Top of Information shown

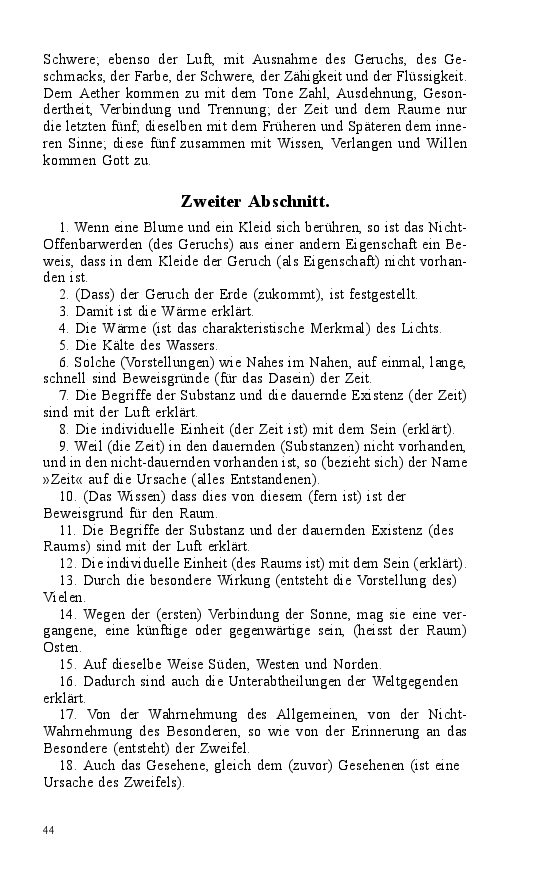 Schwere; ebenso der Luft, mit Ausnahme des Geruchs, des Geschmacks, der Farbe, der Schwere, der Zähigkeit und der Flüssigkeit. Dem Aether kommen zu mit dem Tone Zahl, Ausdehnung, Gesondertheit, Verbindung und Trennung; der Zeit und dem Raume nur die letzten fünf; dieselben mit dem Früheren und Späteren dem inneren Sinne; diese fünf zusammen mit Wissen, Verlangen und Willen kommen Gott zu.

Zweiter Abschnitt.

1. Wenn eine Blume und ein Kleid sich berühren, so ist das Nicht-Offenbarwerden (des Geruchs) aus einer andern Eigenschaft ein Beweis, dass in dem Kleide der Geruch (als Eigenschaft) nicht vorhanden ist.
2. (Dass) der Geruch der Erde (zukommt), ist festgestellt.
3. Damit ist die Wärme erklärt.
4. Die Wärme (ist das charakteristische Merkmal) des Lichts.
5. Die Kälte des Wassers.
6. Solche (Vorstellungen) wie Nahes im Nahen, auf einmal, lange, schnell sind Beweisgründe (für das Dasein) der Zeit.
7. Die Begriffe der Substanz und die dauernde Existenz (der Zeit) sind mit der Luft erklärt.
8. Die individuelle Einheit (der Zeit ist) mit dem Sein (erklärt).
9. Weil (die Zeit) in den dauernden (Substanzen) nicht vorhanden, und in den nicht-dauernden vorhanden ist, so (bezieht sich) der Name »Zeit« auf die Ursache (alles Entstandenen).
10. (Das Wissen) dass dies von diesem (fern ist) ist der Beweisgrund für den Raum.
11. Die Begriffe der Substanz und der dauernden Existenz (des Raums) sind mit der Luft erklärt.
12. Die individuelle Einheit (des Raums ist) mit dem Sein (erklärt).
13. Durch die besondere Wirkung (entsteht die Vorstellung des) Vielen.
14. Wegen der (ersten) Verbindung der Sonne, mag sie eine vergangene, eine künftige oder gegenwärtige sein, (heisst der Raum) Osten.
15. Auf dieselbe Weise Süden, Westen und Norden.
16. Dadurch sind auch die Unterabtheilungen der Weltgegenden erklärt.
17. Von der Wahrnehmung des Allgemeinen, von der Nicht-Wahrnehmung des Besonderen, so wie von der Erinnerung an das Besondere (entsteht) der Zweifel.
18. Auch das Gesehene, gleich dem (zuvor) Gesehenen (ist eine Ursache des Zweifels).

44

Bottom of Information shown

What the task asks
For the entries above, return an exact copy that omits the images.

Exercise solution
 Schwere; ebenso der Luft, mit Ausnahme des Geruchs, des Geschmacks, der Farbe, der Schwere, der Zähigkeit und der Flüssigkeit. Dem Aether kommen zu mit dem Tone Zahl, Ausdehnung, Gesondertheit, Verbindung und Trennung; der Zeit und dem Raume nur die letzten fünf; dieselben mit dem Früheren und Späteren dem inneren Sinne; diese fünf zusammen mit Wissen, Verlangen und Willen kommen Gott zu.

Zweiter Abschnitt.

1. Wenn eine Blume und ein Kleid sich berühren, so ist das Nicht-Offenbarwerden (des Geruchs) aus einer andern Eigenschaft ein Beweis, dass in dem Kleide der Geruch (als Eigenschaft) nicht vorhanden ist.
2. (Dass) der Geruch der Erde (zukommt), ist festgestellt.
3. Damit ist die Wärme erklärt.
4. Die Wärme (ist das charakteristische Merkmal) des Lichts.
5. Die Kälte des Wassers.
6. Solche (Vorstellungen) wie Nahes im Nahen, auf einmal, lange, schnell sind Beweisgründe (für das Dasein) der Zeit.
7. Die Begriffe der Substanz und die dauernde Existenz (der Zeit) sind mit der Luft erklärt.
8. Die individuelle Einheit (der Zeit ist) mit dem Sein (erklärt).
9. Weil (die Zeit) in den dauernden (Substanzen) nicht vorhanden, und in den nicht-dauernden vorhanden ist, so (bezieht sich) der Name »Zeit« auf die Ursache (alles Entstandenen).
10. (Das Wissen) dass dies von diesem (fern ist) ist der Beweisgrund für den Raum.
11. Die Begriffe der Substanz und der dauernden Existenz (des Raums) sind mit der Luft erklärt.
12. Die individuelle Einheit (des Raums ist) mit dem Sein (erklärt).
13. Durch die besondere Wirkung (entsteht die Vorstellung des) Vielen.
14. Wegen der (ersten) Verbindung der Sonne, mag sie eine vergangene, eine künftige oder gegenwärtige sein, (heisst der Raum) Osten.
15. Auf dieselbe Weise Süden, Westen und Norden.
16. Dadurch sind auch die Unterabtheilungen der Weltgegenden erklärt.
17. Von der Wahrnehmung des Allgemeinen, von der Nicht-Wahrnehmung des Besonderen, so wie von der Erinnerung an das Besondere (entsteht) der Zweifel.
18. Auch das Gesehene, gleich dem (zuvor) Gesehenen (ist eine Ursache des Zweifels).

44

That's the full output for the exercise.